Le téléphone vibre. Un appel de B., rapide, qui me demande de m'habiller pour ce soir. Une carte bancaire m'attend, au fond d'un tiroir. Code 1111. Il me précise les magasins à visiter, le type de robe à essayer, les couleurs, les tissus, les chaussures, le manteau. Il n'oublie rien.
C'est important, insiste-il, et il me fixe un rendez-vous pour neuf heures du soir, dans un restaurant réputé de la rive gauche. Nous dînerons avec un ami italien.
Je raccroche, un peu rêveuse. J'avais tant de mal à trouver à me vêtir, quelques jours plus tôt à peine! Je repense à cette robe rouge, dans laquelle B. m'a vue pour la première fois, et toutes les photos de Wladimir.
Je passe mon après-midi comme une star de cinéma, affairée, les mains encombrées de paquet, transitant d'une boutique de luxe à l'autre, étonnée des sourires des filles, des courbettes des vendeurs, des oeillades jalouses des autres clientes. Je m'engouffre d'un taxi à l'autre, l'argent file entre mes doigts, sans même plus y penser. L'angoisse d'apparaître en retard au rendez-vous donné devient mon seul horizon. Je tiens à tout pris à me montrer parfaire, digne de son attente.

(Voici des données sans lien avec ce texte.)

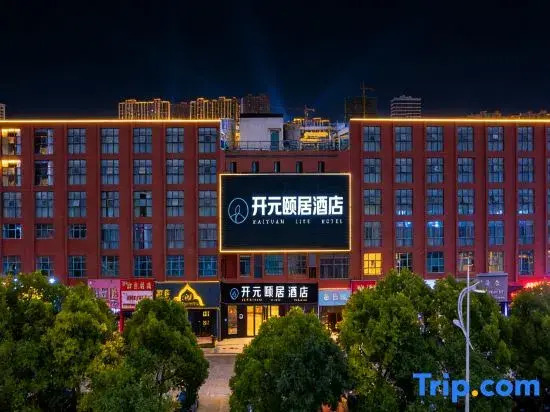 Yiju Life Hotel (Huai'an University Town)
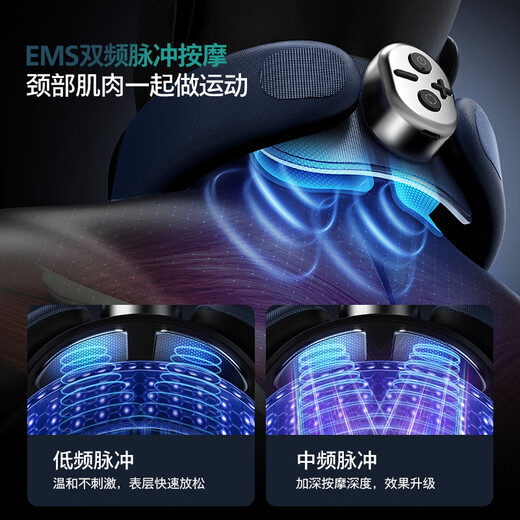 Philips (PHILIPS) neck brace and neck massager massager protects cervical vertebrae, prevents bowing, prevents neck from leaning forward, supports shoulder and neck, office work artifact, gives new year's day gift to boyfriend and girlfriend 3306N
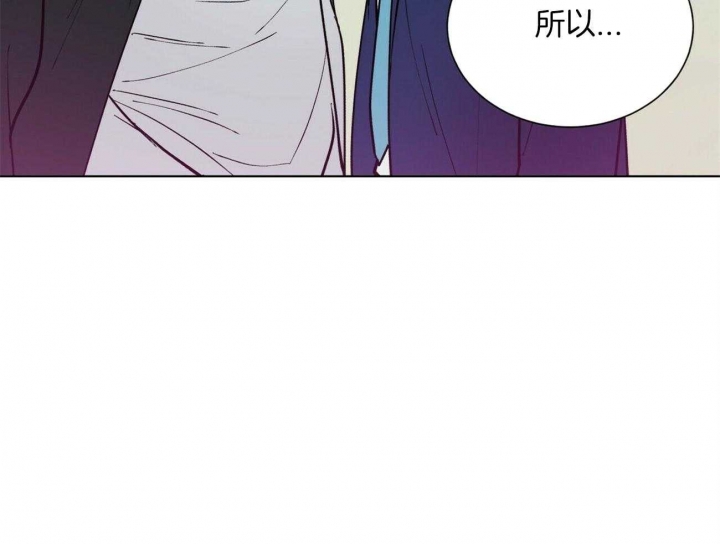 《地狱一步》漫画最新章节第107话免费下拉式在线观看章节第【68】张图片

A neuf heures précises, je passe la porte d'entrée du restaurant et je glisse, émue, dans cette ambiance feutrée, à la musique délicate. Le piano blanc me parait immense, le pianiste, concentré derrière ses petites lunettes rondes, le dos bien droit, porte sur son visage l'air juvénil d'un ange. Des lustres de cristals scintillent comme des étoiles. J'aperçois vite B. et son italien, un vieil homme aux sourcils épais, gris, dont les traits burinés me rapellent d'anciens pêcheurs du fleuve, qui racontaient le soir des histoires sordides, du temps des communistes, crachant dans le feu leurs glaires lourds de tabac.

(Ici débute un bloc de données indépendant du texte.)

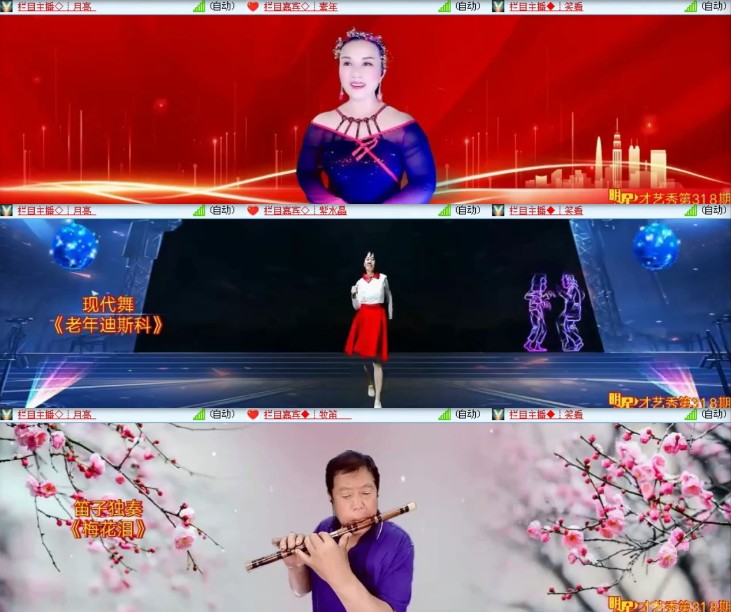 杜影🎤V娱热点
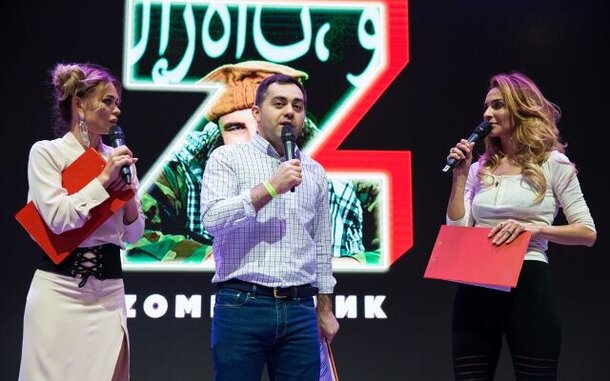 «Zомбоящик» представили на Comic Con Russia 2017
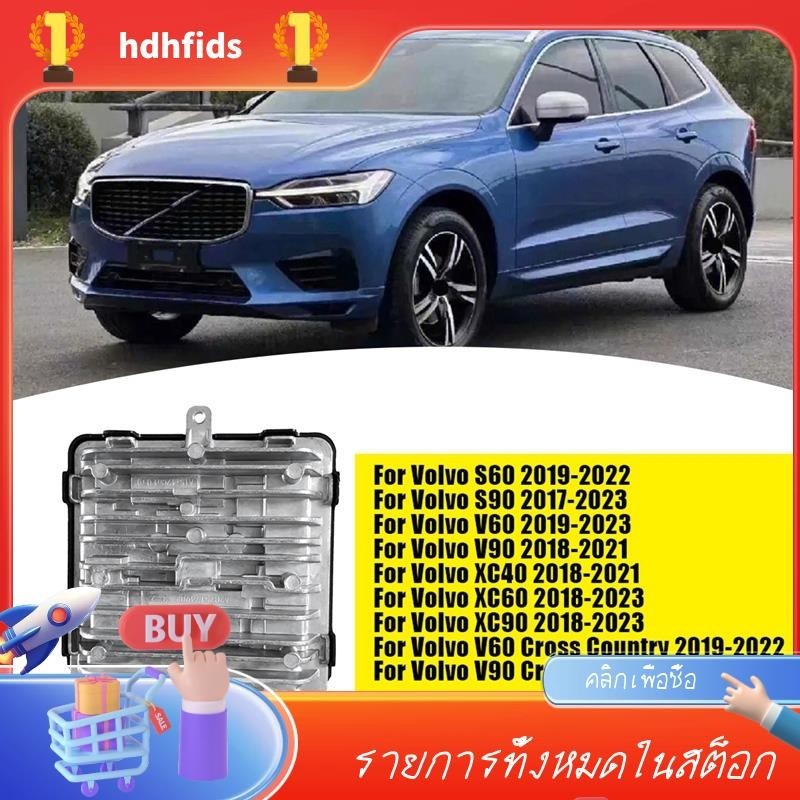 32365274 อะไหล่โมดูลควบคุมไฟหน้ารถยนต์ ECU สําหรับ Volvo S60 S90 V60 XC40 XC60 XC90 2017-2023 314277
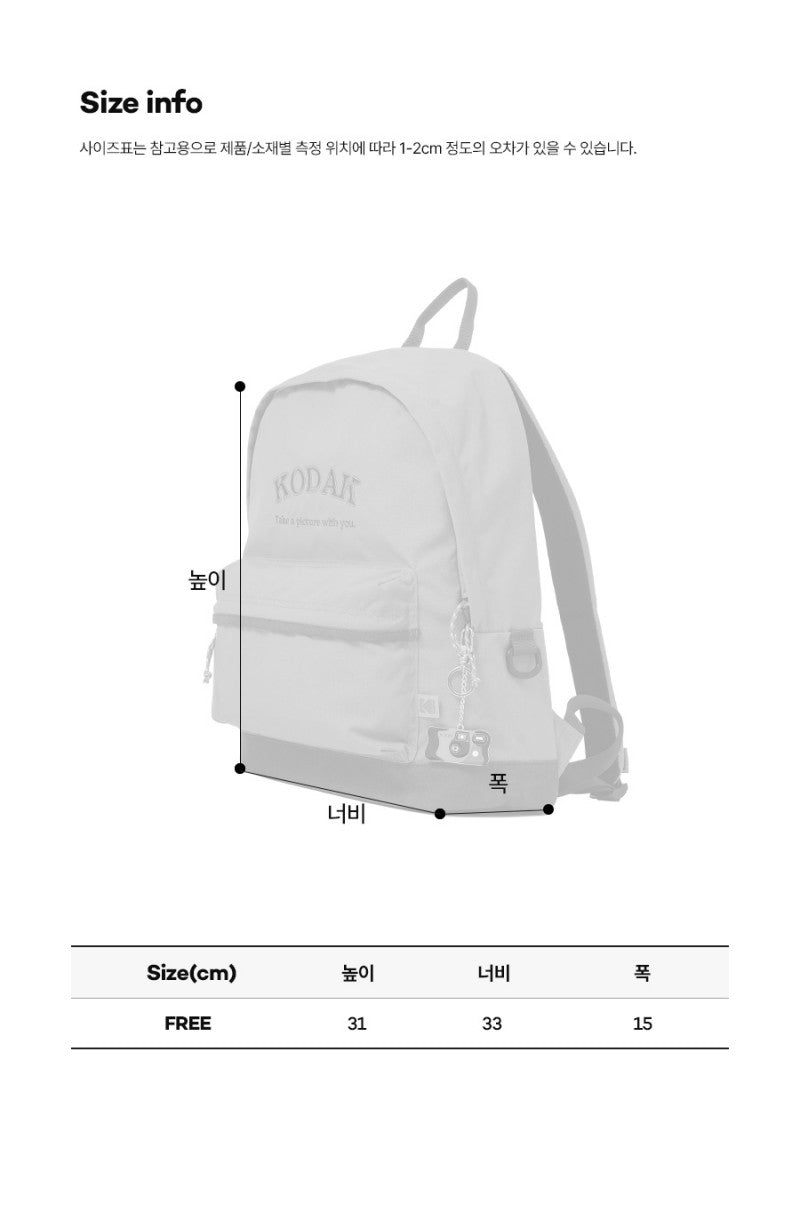 【WE ARE】韓國KODAK柯達鑰匙圈20L雙肩背包K5143LBP05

Voici ma femme, dit B. avec emphase.
L'italien s'appelle Andrea Di Bartolomeo. Je comprends mal son français, mais j'aime son accent, déformé par le soleil et la Méditérannée. Il me sourit souvent, pose parfois sa main sur mon bras, d'un air paternaliste, décrivant de l'autre d'étranges arabesques, puis se met à rire. Je ris aussi. Un peu ivre. Un peu fatiguée. Nous revenons chez nous, accompagnés de Di Bartolomeo. Dans le taxi, je les entends discuter à voix basse, sans chercher à deviner le contenu de leurs échanges. J'ai surtout hâte de retrouver mon lit bien douillet, le matelas épais, les satins, les soieries, les organsins.
Je me couche sans attendre B., bercée par le ronronnement de leur discussion, qu'ils poursuivent dans le salon. Parfois, j'entends l'exclamation claire des verres qui s'entrechoquent. Un contrat, sans doute, un contrat si important pour B. qu'il est prêt à en sacrifier sa seconde nuit avec sa jeune épouse. Mes rêves sont étranges.